Execrable as is the memory of the Inquisition to all the world, to none should be it so execrable as to Spain, since the evil that it wrought recoiled entirely upon herself.


It was on the occasion of Isabella’s first visit to Seville—that punitive visit already mentioned—that the establishment of the Holy Office in Spain was first proposed to her. The King was at the time in Estremadura upon the business of fortifying his frontiers against Portugal.

The proposal came from Alonso de Ojeda, the Prior of the Dominicans of Seville, a man who enjoyed great credit and was reputed saintly (“vir pius ac sanctus,” Paramo calls him).

Seeing her zeal to put down lawlessness and to purify and restore order to the country, Ojeda urged upon her notice the spread of the detestable Judaizing movement that was toward. He laid stress upon the hypocrisy that had underlain so many of the conversions of the Jews. He pointed out—with some degree of justice—that these men had made a mock of the Holy Church, had defiled her sacraments, and had perpetrated the most abominable sacrilege by their pretended acceptance of the Christian faith. He urged that not only must this be punished, but that the havoc which these Judaizers were working among the more faithful New-Christians, and the proselytizing which they went so far as to attempt among Old-Christians, must be checked.

To carry out this urgently-required purification, he implored the Queen to establish the Inquisition.[49]

There was a speciousness, and even a justice, in his arguments which must have impressed that pious lady. But her piety, intense as it was, did not carry her to the lengths required of her by her priestly counsellor. The balance of her splendid mind was singularly true. She perceived that here was matter that called for a remedy; but she perceived also the fanaticism inspiring the friar who stood before her, and realized how his fanaticism must exaggerate the evil.

She was aware also of the extreme malevolence of which the New-Christians were the object. By their conversion they might have deflected the religious hostility of the Castilians; but the more deeply-rooted racial antagonism remained. It not only remained, but it was quickened by the envy which these New-Christians were exciting. The energy and intelligence inherent in men of their race were serving them now, as they had served them before, to their undoing. There were no offices of eminence in which New-Christians were not to be found; there were none in which they did not outnumber the Old-Christians—the pure-blooded Castilians.

This the Queen knew, for she was herself surrounded by converts and the descendants of converts. Several of her counsellors, her three secretaries—one of whom was that chronicler, Pulgar, whose record of the situation has been quoted—and her very treasurer were all New-Christians.[50]

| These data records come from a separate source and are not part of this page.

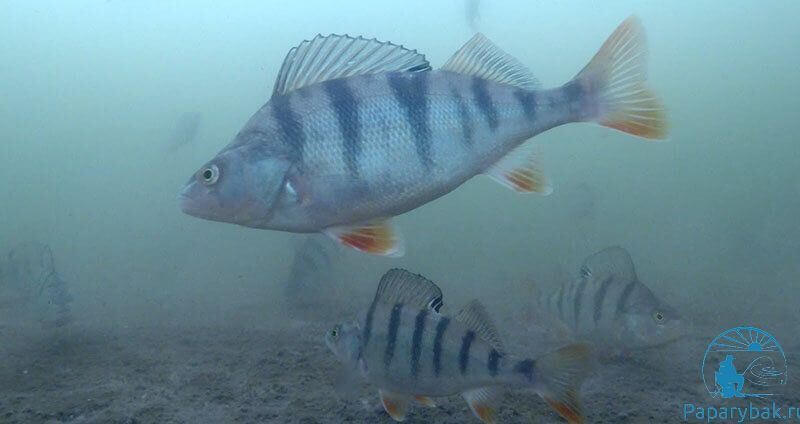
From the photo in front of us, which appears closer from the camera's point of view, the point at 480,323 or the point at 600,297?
the point at 480,323

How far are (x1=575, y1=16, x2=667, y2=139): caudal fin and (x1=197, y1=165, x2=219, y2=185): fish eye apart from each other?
190cm

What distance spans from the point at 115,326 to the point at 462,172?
6.27 m

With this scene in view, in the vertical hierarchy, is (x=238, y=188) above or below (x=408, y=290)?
above

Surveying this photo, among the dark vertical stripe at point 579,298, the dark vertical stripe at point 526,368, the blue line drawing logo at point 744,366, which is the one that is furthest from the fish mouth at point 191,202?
the blue line drawing logo at point 744,366

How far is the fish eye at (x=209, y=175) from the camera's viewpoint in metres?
2.39

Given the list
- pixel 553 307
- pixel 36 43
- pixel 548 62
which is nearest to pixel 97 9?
pixel 36 43

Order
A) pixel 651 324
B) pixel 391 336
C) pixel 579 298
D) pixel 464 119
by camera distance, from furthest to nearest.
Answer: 1. pixel 579 298
2. pixel 651 324
3. pixel 391 336
4. pixel 464 119

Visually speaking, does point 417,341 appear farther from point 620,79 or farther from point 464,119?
point 620,79

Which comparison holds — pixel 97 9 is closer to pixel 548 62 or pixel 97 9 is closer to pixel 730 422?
pixel 548 62

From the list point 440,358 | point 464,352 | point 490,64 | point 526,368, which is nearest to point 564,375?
point 526,368

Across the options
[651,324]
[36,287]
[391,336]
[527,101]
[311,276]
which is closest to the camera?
[527,101]

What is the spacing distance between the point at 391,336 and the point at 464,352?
0.41m

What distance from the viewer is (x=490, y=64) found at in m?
2.85

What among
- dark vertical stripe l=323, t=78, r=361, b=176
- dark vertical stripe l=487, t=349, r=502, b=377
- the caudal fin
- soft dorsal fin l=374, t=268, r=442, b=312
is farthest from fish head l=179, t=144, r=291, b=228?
the caudal fin
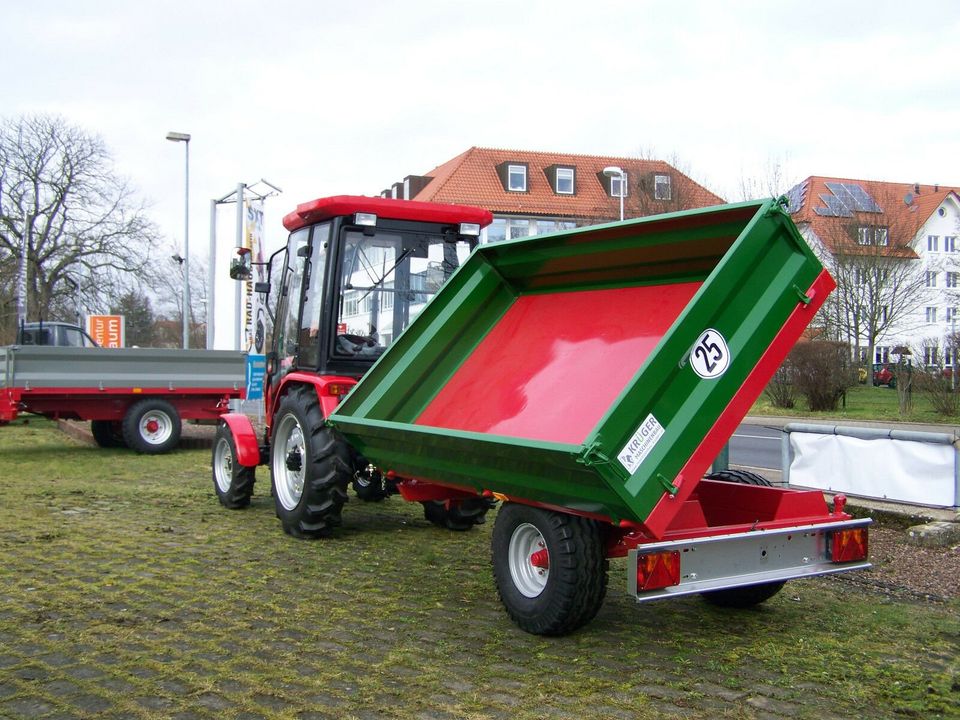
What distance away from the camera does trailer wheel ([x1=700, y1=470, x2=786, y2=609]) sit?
17.2ft

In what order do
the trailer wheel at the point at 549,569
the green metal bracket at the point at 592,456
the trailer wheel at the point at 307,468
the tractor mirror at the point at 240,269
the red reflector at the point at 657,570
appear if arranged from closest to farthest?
1. the green metal bracket at the point at 592,456
2. the red reflector at the point at 657,570
3. the trailer wheel at the point at 549,569
4. the trailer wheel at the point at 307,468
5. the tractor mirror at the point at 240,269

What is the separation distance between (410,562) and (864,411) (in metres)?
19.0

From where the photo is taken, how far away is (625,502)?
4.09 meters

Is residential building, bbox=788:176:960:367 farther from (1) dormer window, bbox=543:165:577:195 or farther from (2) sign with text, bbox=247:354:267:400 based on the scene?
(2) sign with text, bbox=247:354:267:400

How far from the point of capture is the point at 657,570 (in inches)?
166

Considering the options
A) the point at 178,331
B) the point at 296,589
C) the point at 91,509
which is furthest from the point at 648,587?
the point at 178,331

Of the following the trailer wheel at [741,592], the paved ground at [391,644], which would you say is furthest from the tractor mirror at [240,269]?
the trailer wheel at [741,592]

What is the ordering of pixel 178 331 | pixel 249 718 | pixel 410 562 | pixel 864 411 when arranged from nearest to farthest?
pixel 249 718 < pixel 410 562 < pixel 864 411 < pixel 178 331

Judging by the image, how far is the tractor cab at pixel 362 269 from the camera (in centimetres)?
756

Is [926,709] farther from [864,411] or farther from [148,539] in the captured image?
[864,411]

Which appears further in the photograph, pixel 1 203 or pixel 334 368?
pixel 1 203

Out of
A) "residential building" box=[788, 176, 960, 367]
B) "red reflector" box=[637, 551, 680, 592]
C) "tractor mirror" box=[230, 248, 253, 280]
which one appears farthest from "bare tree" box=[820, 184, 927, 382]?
"red reflector" box=[637, 551, 680, 592]

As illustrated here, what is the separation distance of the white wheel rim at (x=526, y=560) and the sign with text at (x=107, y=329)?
24.4 m

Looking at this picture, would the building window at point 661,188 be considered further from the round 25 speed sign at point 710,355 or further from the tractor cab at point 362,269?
the round 25 speed sign at point 710,355
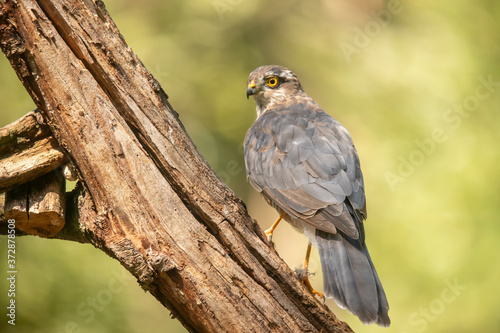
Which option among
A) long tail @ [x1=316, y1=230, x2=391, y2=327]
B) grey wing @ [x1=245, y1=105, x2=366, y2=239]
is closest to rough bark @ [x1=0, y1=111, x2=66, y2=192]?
grey wing @ [x1=245, y1=105, x2=366, y2=239]

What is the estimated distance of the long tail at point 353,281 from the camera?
11.3 feet

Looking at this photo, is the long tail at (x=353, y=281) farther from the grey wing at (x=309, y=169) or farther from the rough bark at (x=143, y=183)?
the rough bark at (x=143, y=183)

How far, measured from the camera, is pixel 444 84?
24.4 ft

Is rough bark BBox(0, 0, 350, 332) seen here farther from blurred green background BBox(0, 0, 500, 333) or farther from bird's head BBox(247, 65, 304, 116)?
blurred green background BBox(0, 0, 500, 333)

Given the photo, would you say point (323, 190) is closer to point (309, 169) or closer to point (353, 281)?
point (309, 169)

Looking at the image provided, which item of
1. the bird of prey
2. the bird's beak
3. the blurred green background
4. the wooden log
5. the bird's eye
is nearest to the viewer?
the wooden log

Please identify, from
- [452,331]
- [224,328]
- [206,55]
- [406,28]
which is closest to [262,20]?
[206,55]

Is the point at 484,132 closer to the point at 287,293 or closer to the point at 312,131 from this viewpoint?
the point at 312,131

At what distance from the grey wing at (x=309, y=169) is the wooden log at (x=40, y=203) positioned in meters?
1.74

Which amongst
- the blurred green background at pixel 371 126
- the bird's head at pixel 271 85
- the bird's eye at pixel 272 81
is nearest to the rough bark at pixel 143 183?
the bird's head at pixel 271 85

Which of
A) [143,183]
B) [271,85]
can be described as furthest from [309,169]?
[271,85]

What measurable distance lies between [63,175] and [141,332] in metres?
3.55

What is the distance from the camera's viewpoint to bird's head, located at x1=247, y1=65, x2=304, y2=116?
5543 mm

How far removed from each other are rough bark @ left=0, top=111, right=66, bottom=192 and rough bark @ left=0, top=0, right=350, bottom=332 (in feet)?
0.94
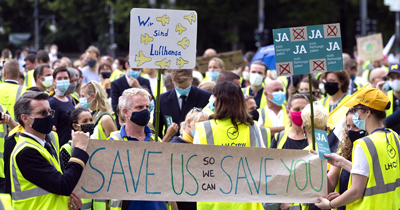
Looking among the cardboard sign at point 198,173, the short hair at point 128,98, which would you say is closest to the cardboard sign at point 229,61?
the short hair at point 128,98

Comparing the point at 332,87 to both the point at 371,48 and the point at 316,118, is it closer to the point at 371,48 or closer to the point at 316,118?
the point at 316,118

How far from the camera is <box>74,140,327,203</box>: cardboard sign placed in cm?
377

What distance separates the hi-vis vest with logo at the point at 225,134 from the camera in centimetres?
436

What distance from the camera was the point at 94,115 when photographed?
629cm

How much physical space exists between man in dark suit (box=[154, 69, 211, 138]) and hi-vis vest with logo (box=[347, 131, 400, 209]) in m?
2.96

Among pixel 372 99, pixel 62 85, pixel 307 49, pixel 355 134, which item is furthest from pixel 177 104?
pixel 372 99

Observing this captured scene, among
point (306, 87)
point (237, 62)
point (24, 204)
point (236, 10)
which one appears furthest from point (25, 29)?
point (24, 204)

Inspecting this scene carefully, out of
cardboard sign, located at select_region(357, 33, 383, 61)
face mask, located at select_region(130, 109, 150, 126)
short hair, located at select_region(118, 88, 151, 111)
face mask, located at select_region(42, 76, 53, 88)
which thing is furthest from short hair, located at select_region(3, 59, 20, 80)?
cardboard sign, located at select_region(357, 33, 383, 61)

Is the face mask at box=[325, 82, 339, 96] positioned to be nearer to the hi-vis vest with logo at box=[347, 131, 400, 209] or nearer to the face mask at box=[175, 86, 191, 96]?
the face mask at box=[175, 86, 191, 96]

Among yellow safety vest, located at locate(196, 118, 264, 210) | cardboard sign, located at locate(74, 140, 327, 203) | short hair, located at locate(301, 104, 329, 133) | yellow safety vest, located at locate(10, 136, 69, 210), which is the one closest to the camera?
yellow safety vest, located at locate(10, 136, 69, 210)

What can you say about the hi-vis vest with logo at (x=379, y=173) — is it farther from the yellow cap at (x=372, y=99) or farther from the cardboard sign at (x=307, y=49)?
the cardboard sign at (x=307, y=49)

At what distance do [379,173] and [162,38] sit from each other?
2047mm

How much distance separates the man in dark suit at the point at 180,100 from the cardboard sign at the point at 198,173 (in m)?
2.47

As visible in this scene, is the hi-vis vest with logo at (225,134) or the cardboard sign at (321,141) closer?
the cardboard sign at (321,141)
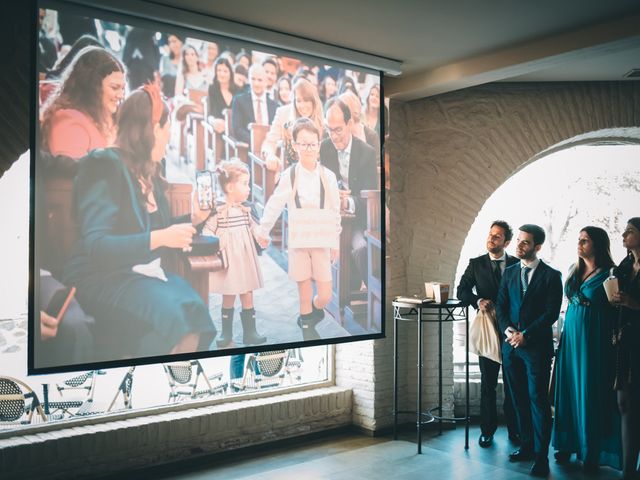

These men Isabella knew intimately, and esteemed. Judging the New-Christians generally by those in her immediate service, she was naturally led to discount Ojeda’s imputations against them. She perceived the source of these imputations, and she must have taken into consideration the ineradicable bitterness of the popular feeling against Jews and the intensity of a prejudice which extended—as we have said—to the New-Christians to such an extent that they continued to be known as “Judios,” notwithstanding their conversion, so that often in contemporary chronicles it is difficult to determine to which class the writer is referring.